# giant dh1



## lewiey (Feb 9, 2008)

hey im looking at getting the giant dh1 could any one who owns it or anyone who just knows about it tell me what its like to do dh race on??


----------



## Karupshun (Jun 13, 2006)

Welcome to the Forum

Are you talking about the the Giant Glory DH?


----------



## XSL_WiLL (Nov 2, 2004)

Maybe he means the old Giant DH... the predecessor to the Glory/Faith.










One of these? I loved this bike. It was super fast.


----------



## Uncle Cliffy (Jul 7, 2006)

Sounds like ATX maybe..? (They were called Giant ATX DH 1)


----------



## Raptordude (Mar 30, 2004)

The Giant DH (Non-Glory Series) had several issues, that most bikes made by Giant around that time also had.

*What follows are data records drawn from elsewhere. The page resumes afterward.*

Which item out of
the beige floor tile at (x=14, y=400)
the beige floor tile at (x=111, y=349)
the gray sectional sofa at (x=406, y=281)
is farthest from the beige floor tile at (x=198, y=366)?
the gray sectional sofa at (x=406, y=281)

For one thing, the linkage is complex, and wears out. The bearings wear out fast, and the linkage loosens up and wears down, creating a even more flexy and sloppy feeling rear end. Combine that with odd geo (The Head angle is weird) and hard to find parts should you break it, and the DH series is iffy.

They ride pretty nice though, and have a simple design that looks attractive, but they have problems. There's a big reason why not a whole lot of people ride them anymore.


----------



## lewiey (Feb 9, 2008)

its the giant glory dh1, sorry about not giving it the correct name.

oh i havent heard about the bad linkage thing, ill take it into considerarion when i go and test ride it.


----------



## Hesh to Steel (Oct 2, 2007)

> oh i havent heard about the bad linkage thing, ill take it into considerarion when i go and test ride it.


The linkage issues he was referring to are NOT associated with the Glory, but with the older Giant DH bike posted above.


----------



## lewiey (Feb 9, 2008)

thats the 1


----------



## lewiey (Feb 9, 2008)

oh thats good


----------



## Raptordude (Mar 30, 2004)

Sorry for the confusion.

As for the Glory DH1 pictured above (The White/Grey Bike), so long as thats a Boxxer Team on there, that's a killer bike! (BB is a little high though).


----------



## lewiey (Feb 9, 2008)

thanks, thats good to know


----------



## Nut! (Nov 2, 2007)

The high BB means it is not so good around corners, but from everything I've heard is a well-pedaling flickable beast.


----------



## kamikazee ideki (Jul 2, 2007)

the fork is a boxxer race and the glory won the "budget" dh race bike comparo in an aussie mag


----------



## james_caswell (Sep 21, 2005)

I recently purchased a 07 glory dh0. its a great ride, its more expensive however the cost to performance ratio makes the buy worth it.


----------



## lewiey (Feb 9, 2008)

do u find cornering on the glory dh0 a bit harder??


----------



## james_caswell (Sep 21, 2005)

the DH0 corners great its has the abilty to be snapped side to side, and really sticks to the track. Remeber that the DH0 is Giant's team dh rig and has won at world cup races with only a few minor changes to its specs but keeping its geometry stock.


----------



## neverwalk (May 14, 2005)

The Glory's are super capable bikes. 
They pedal remarkably well, so for a pedaling DH course you'll hold your own, or even benefit. They feel very "balanced". In my opinion, the "high" bottom bracket is way more than offset by the overall low center of gravity, due to how and where the linkages and shock are positioned. This allows the bike to feel, as others have said, very flickable and nimble. 

An additional plus is that unlike some other VPP type designs, the Maestro system seems to bunny hop and loft a little better, it's not quite as "dead" as some of the others seem to feel. A very responsive design.


----------



## Raptordude (Mar 30, 2004)

kamikazee ideki said:


> the fork is a boxxer race and the glory won the "budget" dh race bike comparo in an aussie mag


I've actually heard that the Boxxer Race is one of the better low end DH forks. The lack of High Speed Compression adjustment may seem daunting at first, but I think the floodgate is set all the way open from the factor, which is what you want for DH.


----------